The four inner beings of a writer

Susan Sontag writes in her journal:

The writer must be four people:

1) The nut, the obsédé

2) The moron

3) The stylist

4) The critic

1 supplies the material; 2 lets it come out; 3 is taste; 4 is intelligence.

A great writer has all 4 but you can still be a good writer with only 1 and 2; they’re most important.

Professor Betty Flowers also writes of four different inner characters (via Rachel Jepsen):

Turning to the board, I write four words: “madman,” “architect,” “carpenter,” “judge.”

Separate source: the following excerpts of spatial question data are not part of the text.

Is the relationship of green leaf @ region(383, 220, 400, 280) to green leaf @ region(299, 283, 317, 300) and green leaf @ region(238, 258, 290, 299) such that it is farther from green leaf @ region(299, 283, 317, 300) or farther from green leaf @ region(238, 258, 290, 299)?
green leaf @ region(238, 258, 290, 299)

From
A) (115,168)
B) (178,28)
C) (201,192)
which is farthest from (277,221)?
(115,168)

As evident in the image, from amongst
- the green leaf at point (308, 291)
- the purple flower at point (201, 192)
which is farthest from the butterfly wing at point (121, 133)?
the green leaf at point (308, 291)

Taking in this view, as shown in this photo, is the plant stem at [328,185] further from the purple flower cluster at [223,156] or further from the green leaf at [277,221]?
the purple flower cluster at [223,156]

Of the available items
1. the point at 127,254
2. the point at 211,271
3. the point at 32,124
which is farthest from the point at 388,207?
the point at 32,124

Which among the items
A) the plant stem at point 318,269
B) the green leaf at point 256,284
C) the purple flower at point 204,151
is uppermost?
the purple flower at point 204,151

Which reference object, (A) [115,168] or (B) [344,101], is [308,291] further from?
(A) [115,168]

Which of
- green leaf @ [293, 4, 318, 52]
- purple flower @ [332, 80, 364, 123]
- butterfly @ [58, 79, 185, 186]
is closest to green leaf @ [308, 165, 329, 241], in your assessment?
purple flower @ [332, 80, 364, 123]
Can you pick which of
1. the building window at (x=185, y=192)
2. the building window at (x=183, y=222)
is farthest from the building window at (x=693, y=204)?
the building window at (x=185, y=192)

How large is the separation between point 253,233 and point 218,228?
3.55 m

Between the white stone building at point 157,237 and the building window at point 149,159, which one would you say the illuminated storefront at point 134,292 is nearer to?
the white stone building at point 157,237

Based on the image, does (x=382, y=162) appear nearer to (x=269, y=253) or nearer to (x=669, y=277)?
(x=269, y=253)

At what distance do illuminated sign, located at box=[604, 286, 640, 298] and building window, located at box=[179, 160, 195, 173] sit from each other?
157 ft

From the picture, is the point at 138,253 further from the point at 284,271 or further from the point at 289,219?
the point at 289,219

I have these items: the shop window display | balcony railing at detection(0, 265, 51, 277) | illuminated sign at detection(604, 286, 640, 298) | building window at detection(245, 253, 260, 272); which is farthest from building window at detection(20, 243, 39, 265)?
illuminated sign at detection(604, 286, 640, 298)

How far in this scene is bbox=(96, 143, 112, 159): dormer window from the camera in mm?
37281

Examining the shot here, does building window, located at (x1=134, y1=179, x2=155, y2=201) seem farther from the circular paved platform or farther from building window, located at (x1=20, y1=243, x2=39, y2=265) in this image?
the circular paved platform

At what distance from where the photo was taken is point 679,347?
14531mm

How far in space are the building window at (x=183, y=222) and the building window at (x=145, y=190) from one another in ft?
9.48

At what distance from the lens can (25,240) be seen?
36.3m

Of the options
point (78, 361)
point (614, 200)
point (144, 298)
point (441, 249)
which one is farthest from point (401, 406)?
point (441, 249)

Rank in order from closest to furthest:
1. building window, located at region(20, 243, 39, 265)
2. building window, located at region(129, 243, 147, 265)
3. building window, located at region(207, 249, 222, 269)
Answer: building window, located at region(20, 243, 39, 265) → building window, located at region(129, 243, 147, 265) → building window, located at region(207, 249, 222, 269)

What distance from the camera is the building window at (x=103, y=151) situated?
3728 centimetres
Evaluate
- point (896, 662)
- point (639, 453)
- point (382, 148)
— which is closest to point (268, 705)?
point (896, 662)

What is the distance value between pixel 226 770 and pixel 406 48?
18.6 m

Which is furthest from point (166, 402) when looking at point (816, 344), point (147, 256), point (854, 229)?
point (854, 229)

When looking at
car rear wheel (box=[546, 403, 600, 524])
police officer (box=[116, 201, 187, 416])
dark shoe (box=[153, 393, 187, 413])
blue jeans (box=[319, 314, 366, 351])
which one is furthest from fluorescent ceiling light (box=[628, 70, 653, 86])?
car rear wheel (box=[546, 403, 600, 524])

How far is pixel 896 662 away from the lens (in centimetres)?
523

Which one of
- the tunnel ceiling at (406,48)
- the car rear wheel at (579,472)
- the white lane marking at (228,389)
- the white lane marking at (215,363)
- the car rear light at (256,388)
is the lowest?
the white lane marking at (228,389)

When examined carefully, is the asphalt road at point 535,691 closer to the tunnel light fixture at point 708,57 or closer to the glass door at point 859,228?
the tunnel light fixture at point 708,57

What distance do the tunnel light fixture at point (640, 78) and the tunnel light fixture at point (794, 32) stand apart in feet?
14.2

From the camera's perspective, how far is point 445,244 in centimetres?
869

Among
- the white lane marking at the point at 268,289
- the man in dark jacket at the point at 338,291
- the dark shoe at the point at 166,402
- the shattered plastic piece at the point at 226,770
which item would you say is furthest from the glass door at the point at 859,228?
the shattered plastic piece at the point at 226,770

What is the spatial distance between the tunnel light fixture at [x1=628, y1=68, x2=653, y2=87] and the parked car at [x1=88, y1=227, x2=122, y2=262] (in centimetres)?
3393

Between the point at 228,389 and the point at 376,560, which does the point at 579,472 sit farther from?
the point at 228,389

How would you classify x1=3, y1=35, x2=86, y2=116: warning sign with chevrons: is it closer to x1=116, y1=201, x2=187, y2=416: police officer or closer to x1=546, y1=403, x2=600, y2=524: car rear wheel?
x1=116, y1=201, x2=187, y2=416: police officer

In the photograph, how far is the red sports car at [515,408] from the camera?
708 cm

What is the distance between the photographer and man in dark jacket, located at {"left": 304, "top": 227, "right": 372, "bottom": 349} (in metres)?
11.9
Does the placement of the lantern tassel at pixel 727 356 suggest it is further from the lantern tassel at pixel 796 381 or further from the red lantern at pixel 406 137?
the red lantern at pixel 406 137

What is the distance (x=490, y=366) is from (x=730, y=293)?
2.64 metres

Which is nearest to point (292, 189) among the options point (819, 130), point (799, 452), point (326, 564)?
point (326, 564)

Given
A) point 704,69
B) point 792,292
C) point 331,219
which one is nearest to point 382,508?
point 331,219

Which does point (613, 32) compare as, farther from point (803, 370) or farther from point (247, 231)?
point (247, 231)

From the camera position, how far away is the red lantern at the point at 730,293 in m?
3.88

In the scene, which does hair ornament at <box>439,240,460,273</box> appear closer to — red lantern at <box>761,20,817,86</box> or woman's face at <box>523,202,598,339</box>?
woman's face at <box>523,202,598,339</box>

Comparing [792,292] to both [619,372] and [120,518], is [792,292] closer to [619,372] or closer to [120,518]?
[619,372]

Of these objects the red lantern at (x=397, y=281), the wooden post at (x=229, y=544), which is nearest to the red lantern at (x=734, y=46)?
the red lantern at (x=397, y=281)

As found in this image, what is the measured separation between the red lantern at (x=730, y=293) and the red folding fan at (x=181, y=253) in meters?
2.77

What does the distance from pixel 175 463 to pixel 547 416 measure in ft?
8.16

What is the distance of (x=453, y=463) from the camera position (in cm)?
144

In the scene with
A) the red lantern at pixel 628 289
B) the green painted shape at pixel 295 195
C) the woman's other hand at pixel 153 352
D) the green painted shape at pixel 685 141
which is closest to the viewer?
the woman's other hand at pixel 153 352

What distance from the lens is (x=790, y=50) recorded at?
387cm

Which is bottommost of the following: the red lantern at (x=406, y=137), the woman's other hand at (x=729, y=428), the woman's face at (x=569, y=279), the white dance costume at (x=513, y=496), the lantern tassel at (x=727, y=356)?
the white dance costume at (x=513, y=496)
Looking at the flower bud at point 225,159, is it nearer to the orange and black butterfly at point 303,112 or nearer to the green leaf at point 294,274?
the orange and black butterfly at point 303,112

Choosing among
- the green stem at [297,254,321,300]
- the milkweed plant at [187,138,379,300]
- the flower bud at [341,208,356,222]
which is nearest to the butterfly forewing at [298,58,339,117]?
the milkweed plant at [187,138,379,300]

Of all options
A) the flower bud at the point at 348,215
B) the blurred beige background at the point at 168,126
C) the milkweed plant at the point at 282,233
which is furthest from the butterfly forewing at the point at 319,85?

“What happens when you get stuck is that two competing energies are locked horn to horn, pushing against each other. One is the energy of what I’ll call your ‘madman.’ He is full of ideas, writes crazily and perhaps rather sloppily, gets carried away by enthusiasm or anger, and if really let loose, could turn out ten pages an hour.

“The second is a kind of critical energy-what I’ll call the ‘judge.’ He’s been educated and knows a sentence fragment when he sees one. He peers over your shoulder and says, ‘That’s trash!’ with such authority that the madman loses his crazy confidence and shrivels up. You know the judge is right-after all, he speaks with the voice of your most imperious English teacher. But for all his sharpness of eye, he can’t create anything.

“So you’re stuck. Every time your madman starts to write, your judge pounces on him.

“The next morning, ask your ‘architect’ to enter. She will read the wild scribblings saved from the night before and pick out maybe a tenth of the jottings as relevant or interesting. (You can see immediately that the architect is not sentimental about what the madman wrote; she is not going to save every crumb for posterity.) Her job is simply to select large chunks of material and to arrange them in a pattern that might form an argument. The thinking here is large, organizational, paragraph level thinking-the architect doesn’t worry about sentence structure.

“No, the sentence structure is left for the ‘carpenter’ who enters after the essay has been hewn into large chunks of related ideas. The carpenter nails these ideas together in a logical sequence, making sure each sentence is clearly written, contributes to the argument of the paragraph, and leads logically and gracefully to the next sentence. When the carpenter finishes, the essay should be smooth and watertight.

“And then the judge comes around to inspect. Punctuation, spelling, grammar, tone-all the details which result in a polished essay become important only in this last stage. These details are not the concern of the madman who’s come up with them, or the architect who’s organized them, or the carpenter who’s nailed the ideas together, sentence by sentence. Save details for the judge.”

There are some striking similarities; Flowers’ description of the madman is similar to Sontag’s characterization of the nut (obsédé) and the moron. The stylist is the architect. The critic is the judge. Flowers’ description of the carpenter has no equivalent in Sontag’s journal entry.

Most importantly, Flowers elaborates, “The trick to not getting stuck involves separating the energies.” To me, it’s really similar to the creative process; if you know which phase you’re in, you’ll be all set and focused. If you don’t know which phase you’re in, your expectations will get the best of you, your mind will get confused and foggy, and a block will form.